> Отрывок
4. МНЕНИЯ И САМОНАБЛЮДЕНИЯ ПОЭТОВ

4. МНЕНИЯ И САМОНАБЛЮДЕНИЯ ПОЭТОВ

Правильность этого литературно-психологического наблюдения критиков и эстетиков подтверждается мнением и самоанализами великих художников: «Моя поэзия, — пишет Байрон своему другу, — это сон моих усыплённых страстей. Если они проснутся, я не смогу говорить их языком». Размышляя об идее одной своей трагедии, он отмечает в своём дневнике: «Чтобы человек писал способом, который волнует сердца, надо, чтобы его собственное сердце было взволнованно; но, может быть, необходимо, чтобы оно уже перестало волноваться. Пока вы находитесь под влиянием страстей, вы только чувствуете и не можете писать, как не можете обращаться к своему соседу и рассказывать ему своё приключение, пока вы действуете. Когда всё совершено, абсолютно всё и навсегда, доверьтесь своей памяти; она тогда намного вернее»[483].

Наверно на основании собственного опыта Бальзак рекомендует одному музыковеду сделать следующее наблюдение: «Когда художник имеет несчастье быть преисполненным страстью, которую хочет выразить, он не смог бы её обрисовать, так как он является самим предметом, вместо его образа. Искусство идёт от мозга, а не от сердца. Когда ваш сюжет владеет вами, вы его раб, а не его господин. Вы как царь, осаждённый своим народом. Чувствовать очень живо в момент, когда вам надо создавать, выполнять план, означает бунт порывов против способности»[484].

> Исходные данные

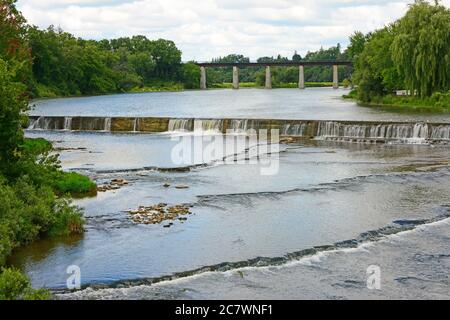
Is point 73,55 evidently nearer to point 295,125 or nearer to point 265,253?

> Короткая задача 1
Согласуются ли с отрывком о самонаблюдениях поэтов утверждения (а), (б) и (в)? На каждое ответьте «да» или «нет» и дословно приведите решающие слова отрывка.
(а) Байрон называет свою поэзию сном усыплённых страстей.
(б) По словам Бальзака, искусство идёт от сердца.
(в) Байрон считает, что писать следует, пока человек находится под влиянием страстей.
> Короткая задача 2
Продолжите отрывок о самонаблюдениях поэтов: напишите абзац, который мог бы идти сразу после его последнего предложения.

> Ответ 1
(а) Да: «это сон моих усыплённых страстей».
(б) Нет: «Искусство идёт от мозга, а не от сердца».
(в) Нет: «Пока вы находитесь под влиянием страстей, вы только чувствуете и не можете писать».

> Ответ 2
Флобер считает сильную чувствительность вредной для поэта и сам всегда ищет спасения от энтузиазма в какой-то «более спокойной среде, единственно пригодной для создания прекрасного» [485]. Братья Гонкур полностью согласны с этим и 17 мая 1857 г. отмечают в своём дневнике: «Концепция рождается только в покое и как бы во сне духовной активности. Эмоции неблагоприятны для рождения книг. Когда кто-нибудь отдан своему воображению, он не должен жить. Необходимы спокойные и обычные дни, известное ремесленничество всего существа, филистерское сосредоточение, чтобы на свет явилось великое, вымученное, драматическое. Люди, слишком поддающиеся страстям или нервным волнениям, не создадут произведений и растранжирят свою жизнь в переживании» [486]. Или вот что они пишут в своём «Дневнике» 16 марта 1862 г.: «Велика нравственная мощь писателя, которая поднимает его творческую мысль над текущей жизнью и делает его способным работать свободно и оторвано от всего. Ему необходимо поставить себя над досадами, над неприятностями и нерасположениями, чтобы достичь свежести духа, при которой возникает замысел, творчество. И это не есть какое-то механическое действие, какое-то просто старание, как подсчитывание»[487].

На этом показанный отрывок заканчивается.